(Transcribed page contents)
-----
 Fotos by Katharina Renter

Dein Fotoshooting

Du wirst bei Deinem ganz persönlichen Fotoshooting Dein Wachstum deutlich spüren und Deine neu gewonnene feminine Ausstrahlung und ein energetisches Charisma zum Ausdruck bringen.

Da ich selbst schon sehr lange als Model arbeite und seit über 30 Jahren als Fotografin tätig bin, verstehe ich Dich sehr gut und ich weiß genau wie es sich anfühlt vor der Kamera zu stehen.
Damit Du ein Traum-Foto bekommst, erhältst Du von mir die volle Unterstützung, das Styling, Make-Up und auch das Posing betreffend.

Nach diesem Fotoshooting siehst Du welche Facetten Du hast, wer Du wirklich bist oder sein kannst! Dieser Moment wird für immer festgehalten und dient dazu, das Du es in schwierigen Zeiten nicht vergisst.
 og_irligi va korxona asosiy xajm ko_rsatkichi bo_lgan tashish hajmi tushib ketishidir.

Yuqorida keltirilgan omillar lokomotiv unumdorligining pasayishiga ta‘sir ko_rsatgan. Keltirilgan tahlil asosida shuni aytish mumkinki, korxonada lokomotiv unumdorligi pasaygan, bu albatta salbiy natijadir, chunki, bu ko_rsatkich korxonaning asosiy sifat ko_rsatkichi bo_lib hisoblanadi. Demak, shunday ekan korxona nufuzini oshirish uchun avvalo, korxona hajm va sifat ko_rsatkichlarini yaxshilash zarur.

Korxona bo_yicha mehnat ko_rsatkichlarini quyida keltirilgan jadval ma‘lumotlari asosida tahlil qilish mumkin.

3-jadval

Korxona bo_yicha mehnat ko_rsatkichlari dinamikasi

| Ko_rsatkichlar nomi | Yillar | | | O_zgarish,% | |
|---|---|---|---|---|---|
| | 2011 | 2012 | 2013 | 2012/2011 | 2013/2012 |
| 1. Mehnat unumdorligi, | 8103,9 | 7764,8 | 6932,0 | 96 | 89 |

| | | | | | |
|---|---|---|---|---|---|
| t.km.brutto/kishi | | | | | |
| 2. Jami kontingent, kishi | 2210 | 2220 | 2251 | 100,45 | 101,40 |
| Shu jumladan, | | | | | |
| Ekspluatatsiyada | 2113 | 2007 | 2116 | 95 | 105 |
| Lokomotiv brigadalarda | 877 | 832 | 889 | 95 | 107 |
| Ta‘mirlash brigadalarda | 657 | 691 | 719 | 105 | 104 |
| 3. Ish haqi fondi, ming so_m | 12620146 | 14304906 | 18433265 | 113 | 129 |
-----
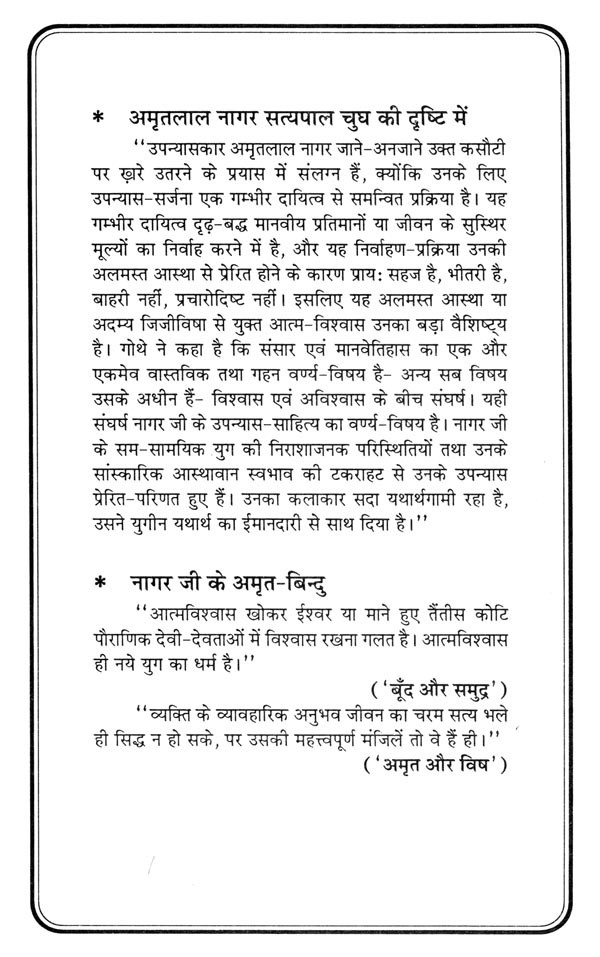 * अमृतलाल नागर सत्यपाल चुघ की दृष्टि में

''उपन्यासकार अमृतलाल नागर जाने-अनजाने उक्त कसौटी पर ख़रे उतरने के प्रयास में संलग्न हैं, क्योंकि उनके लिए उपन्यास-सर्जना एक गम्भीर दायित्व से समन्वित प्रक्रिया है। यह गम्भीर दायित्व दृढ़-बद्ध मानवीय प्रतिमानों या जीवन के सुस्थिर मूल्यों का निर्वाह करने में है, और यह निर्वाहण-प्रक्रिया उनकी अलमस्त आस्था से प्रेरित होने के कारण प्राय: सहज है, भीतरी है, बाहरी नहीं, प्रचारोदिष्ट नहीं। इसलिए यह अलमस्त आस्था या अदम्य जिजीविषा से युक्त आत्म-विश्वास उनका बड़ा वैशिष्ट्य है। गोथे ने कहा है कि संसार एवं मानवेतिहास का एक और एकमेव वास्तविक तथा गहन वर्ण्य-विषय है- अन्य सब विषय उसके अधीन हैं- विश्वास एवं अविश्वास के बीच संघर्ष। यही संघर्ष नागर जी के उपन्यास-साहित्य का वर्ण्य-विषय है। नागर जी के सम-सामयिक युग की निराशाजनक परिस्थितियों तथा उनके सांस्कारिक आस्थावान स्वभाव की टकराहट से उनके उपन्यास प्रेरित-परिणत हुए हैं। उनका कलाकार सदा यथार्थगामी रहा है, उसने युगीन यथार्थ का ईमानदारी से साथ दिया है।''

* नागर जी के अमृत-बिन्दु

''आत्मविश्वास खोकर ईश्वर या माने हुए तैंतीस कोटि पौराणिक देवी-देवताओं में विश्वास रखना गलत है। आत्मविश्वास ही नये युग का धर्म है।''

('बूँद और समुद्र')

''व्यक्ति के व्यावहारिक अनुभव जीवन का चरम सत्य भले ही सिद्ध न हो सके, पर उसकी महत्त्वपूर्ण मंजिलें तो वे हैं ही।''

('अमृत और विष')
-----
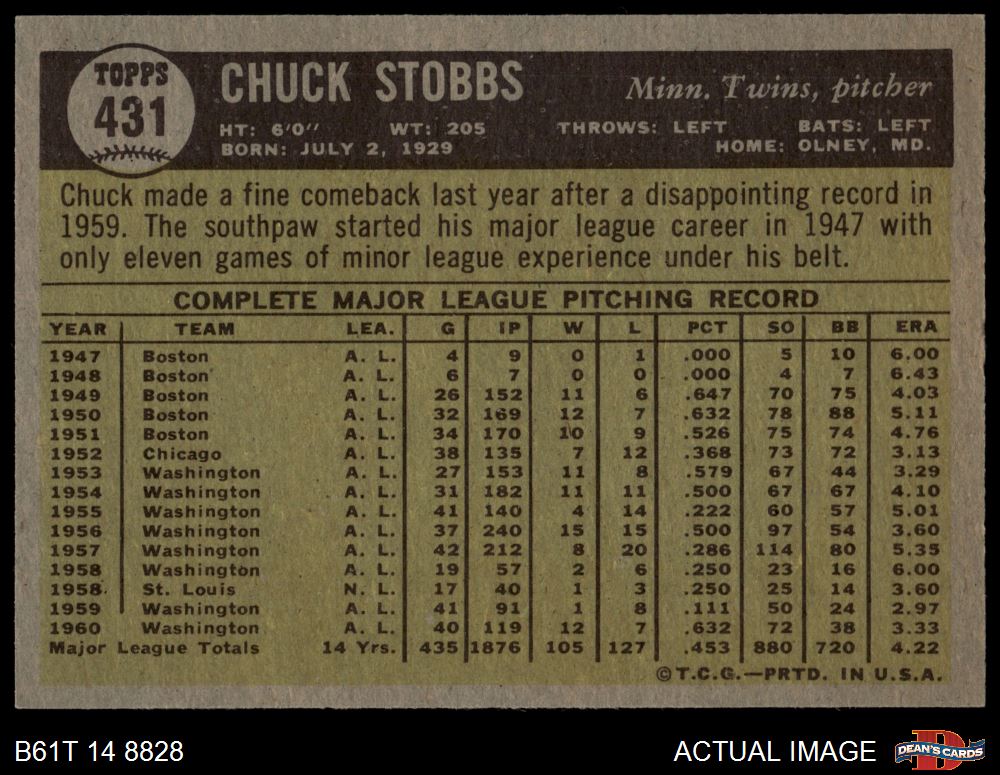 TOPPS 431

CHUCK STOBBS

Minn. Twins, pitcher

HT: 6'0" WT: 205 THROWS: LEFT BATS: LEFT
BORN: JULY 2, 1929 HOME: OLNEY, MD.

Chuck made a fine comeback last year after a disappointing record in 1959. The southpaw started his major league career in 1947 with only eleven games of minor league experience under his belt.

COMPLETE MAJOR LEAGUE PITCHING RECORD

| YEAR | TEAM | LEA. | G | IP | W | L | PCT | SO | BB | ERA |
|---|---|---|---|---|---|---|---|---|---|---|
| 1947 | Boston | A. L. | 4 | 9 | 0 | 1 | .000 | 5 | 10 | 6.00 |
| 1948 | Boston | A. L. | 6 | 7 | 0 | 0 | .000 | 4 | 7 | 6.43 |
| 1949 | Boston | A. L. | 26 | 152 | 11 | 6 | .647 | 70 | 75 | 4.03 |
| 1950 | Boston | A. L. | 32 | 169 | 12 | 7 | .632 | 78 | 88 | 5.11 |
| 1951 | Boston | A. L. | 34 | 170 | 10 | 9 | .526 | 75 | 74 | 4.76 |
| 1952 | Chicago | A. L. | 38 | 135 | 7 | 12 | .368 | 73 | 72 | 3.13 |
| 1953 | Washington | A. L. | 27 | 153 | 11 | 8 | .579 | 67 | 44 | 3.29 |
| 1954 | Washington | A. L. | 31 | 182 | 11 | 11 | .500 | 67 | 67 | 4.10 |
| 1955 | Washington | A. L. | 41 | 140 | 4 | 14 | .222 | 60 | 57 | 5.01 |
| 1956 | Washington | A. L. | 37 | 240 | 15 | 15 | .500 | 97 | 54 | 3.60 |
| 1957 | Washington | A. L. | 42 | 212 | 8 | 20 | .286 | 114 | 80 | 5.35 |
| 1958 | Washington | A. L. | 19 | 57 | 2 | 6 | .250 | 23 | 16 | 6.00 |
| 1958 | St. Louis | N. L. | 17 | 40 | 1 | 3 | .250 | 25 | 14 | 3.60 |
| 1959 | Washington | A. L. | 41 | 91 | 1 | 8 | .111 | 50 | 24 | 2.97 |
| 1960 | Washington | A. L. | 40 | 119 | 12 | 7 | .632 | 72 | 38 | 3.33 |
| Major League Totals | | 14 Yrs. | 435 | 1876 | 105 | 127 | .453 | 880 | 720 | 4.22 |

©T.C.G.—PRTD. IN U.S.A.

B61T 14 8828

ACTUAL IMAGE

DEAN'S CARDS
-----
To do
For the word "brigadalarda", go through the records and show each line that carries it.

Output
| Lokomotiv brigadalarda | 877 | 832 | 889 | 95 | 107 |
| Ta‘mirlash brigadalarda | 657 | 691 | 719 | 105 | 104 |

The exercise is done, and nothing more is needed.